The Stir Amongst NBFCs: What Will Be the Impact on Small Institutions?
Recent crisis of Infrastructure Financing and Leasing Services Ltd (IL&FS), a NBFC, has triggered so many future concerns. There are many fresh regulations are possible on NBFCs and other financial institutions. Will it cause any difficulty for big houses or it will hit badly the smaller financial companies?
What is a NBFC?
In India, according to the Companies Act, 1956, a Non Banking Financial Company (NBFC) is a company which is primarily engaged in loans and advances, acquisition of shares/stocks/bonds/debentures/securities, engaged in insurance business. This type of company can not open current and savings accounts and can not be involved in payment and settlement system. It can not accept demand deposits and can not issue cheques or accept demand drafts. It’s primary business is investment and lending. They are regularized and monitored by the Reserve Bank of India (RBI).
There are many popular NBFCs in India like Bajaj Finserv, Mahindra Finance, Tata Capital etc. These companies do not open current or savings accounts for customers but they can lend to their customers. These companies offer services such as individual (personal) loan, home loan, SME loan, gold loan etc.

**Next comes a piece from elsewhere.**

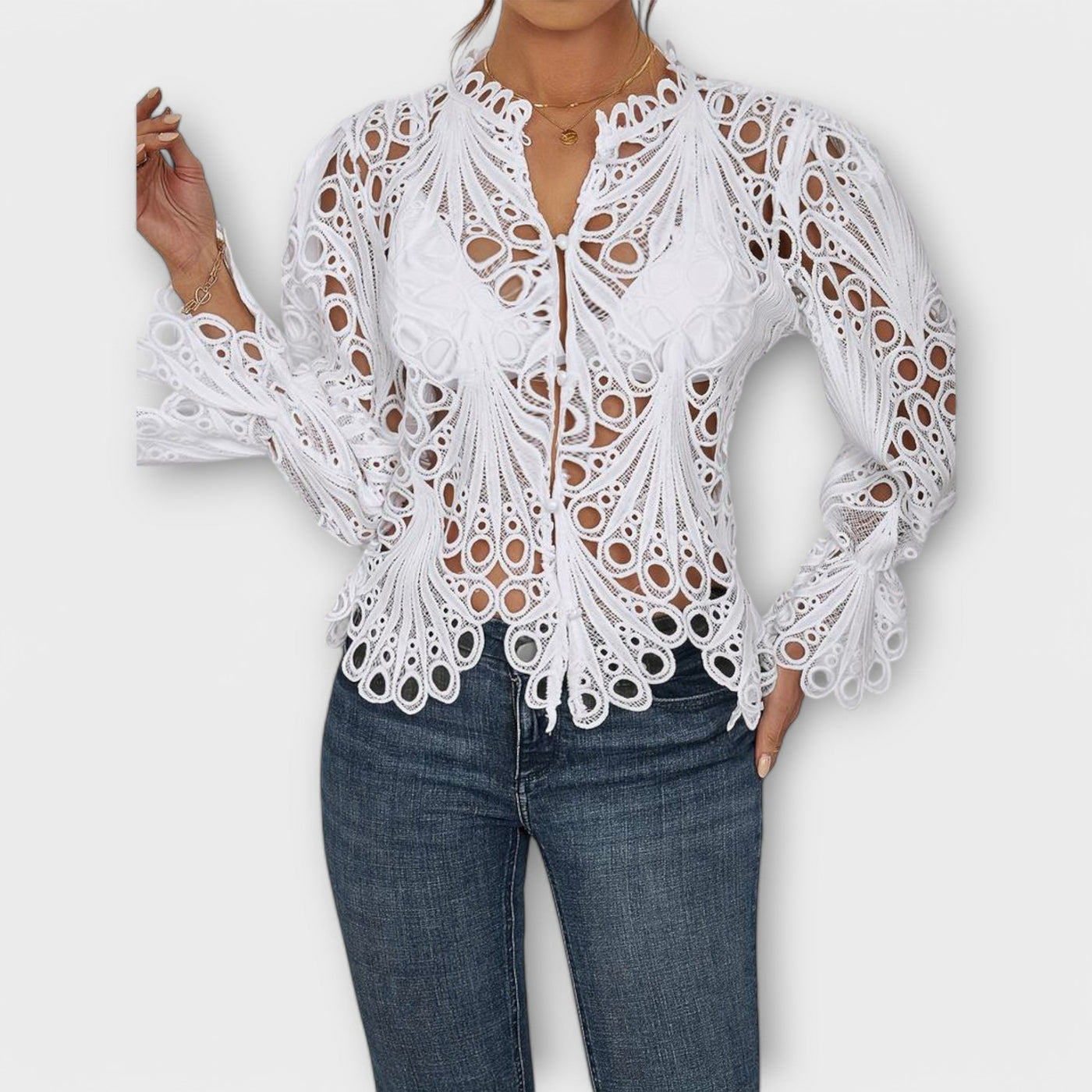 Savannah - blusa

How do NBFCs Raise or Arrange Money?
A NBFC may arrange money from different sources. Popularly they borrow money from other financial institutions like banks. They also accept non-chequable money from their customers in form of term deposits. This term deposit may be in form of lump-sum amount or in form of systematic investments. All the processes of fund raising and lending are regularized by the RBI. There are some regulations from RBI which are imposed while fund raising and lending.
Infrastructure Financing and Leasing Services Ltd (IL&FS) is a leading infrastructure and finance company in India. It has defaulted on the payment of its lenders. At the time of its payment obligations of banks, it has defaulted to repay the loans. This default has hit hundreds of investors and stakeholders. This default created a panic situation in the Indian financial market and it is being termed as India’s Lehman Brothers case.
What is Next?
This crisis has created such a ground where the stand-offs has been started between the central government and RBI. It result in more tight regulations on financial companies. It may also result in the cancellation of licences of many such companies. However, it may not hit more on big financial houses but it may definitely cause a turbulence to small finance companies.